--- Supplied passage ---
◇ ◇ ◇

Incumbent Treasurer Warren Wright, a Republican, did not seek reelection to a second-consecutive (third overall) term, instead opting to run (ultimately unsuccessfully) for the Republican nomination for governor. Republican Elmer J. Hoffman was elected to succeed him in office, earning Hoffman a second non-consecutive term as Treasurer.

This was the first Illinois Treasurer election to a four-year term, as voters approved a constitutional amendment in 1954 which extended term length from two to four-years beginning in 1956.

====Democratic primary====
Arthur L. Hellyer, who served as DuPage County Treasurer from 1934 until 1938 was unopposed for the Democratic nomination.

◇ ◇ ◇

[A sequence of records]

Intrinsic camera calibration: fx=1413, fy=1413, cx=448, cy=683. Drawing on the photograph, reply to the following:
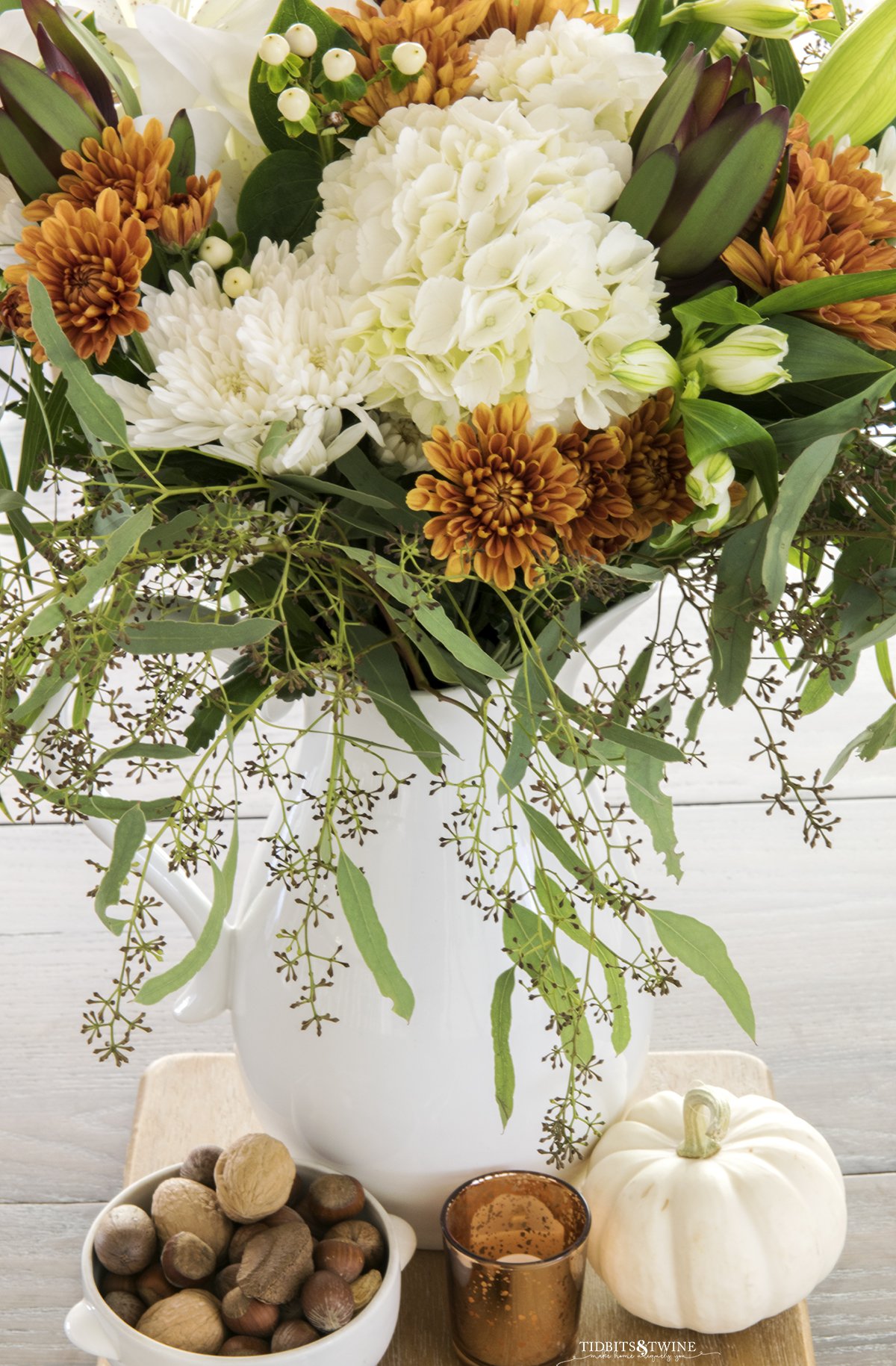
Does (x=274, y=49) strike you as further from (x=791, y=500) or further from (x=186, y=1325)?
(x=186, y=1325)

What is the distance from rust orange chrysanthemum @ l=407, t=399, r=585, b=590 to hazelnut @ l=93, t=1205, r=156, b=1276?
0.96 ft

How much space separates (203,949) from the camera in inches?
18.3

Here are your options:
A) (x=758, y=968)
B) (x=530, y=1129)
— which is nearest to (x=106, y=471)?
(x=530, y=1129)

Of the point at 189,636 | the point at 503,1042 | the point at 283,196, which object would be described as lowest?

◇ ◇ ◇

--- What is asked ---
[a] Reproduce the part of the Illinois Treasurer election text above starting with "Incumbent Treasurer Warren" and going on through "beginning in 1956.".
[b] In the Illinois Treasurer election text, what office did Arthur L. Hellyer hold from 1934 until 1938?
[c] Decide whether each statement agrees with the Illinois Treasurer election text, answering yes or no and quoting the deciding words: (i) Warren Wright ran for reelection as Treasurer. (ii) Voters approved the constitutional amendment on term length in 1954. (iii) Elmer J. Hoffman's victory gave him his first term as Treasurer.

--- Answers in order ---
[a]
Incumbent Treasurer Warren Wright, a Republican, did not seek reelection to a second-consecutive (third overall) term, instead opting to run (ultimately unsuccessfully) for the Republican nomination for governor. Republican Elmer J. Hoffman was elected to succeed him in office, earning Hoffman a second non-consecutive term as Treasurer.

This was the first Illinois Treasurer election to a four-year term, as voters approved a constitutional amendment in 1954 which extended term length from two to four-years beginning in 1956.

[b] DuPage County Treasurer

[c]
(i) No: "did not seek reelection to a second-consecutive (third overall) term"
(ii) Yes: "voters approved a constitutional amendment in 1954"
(iii) No: "earning Hoffman a second non-consecutive term as Treasurer"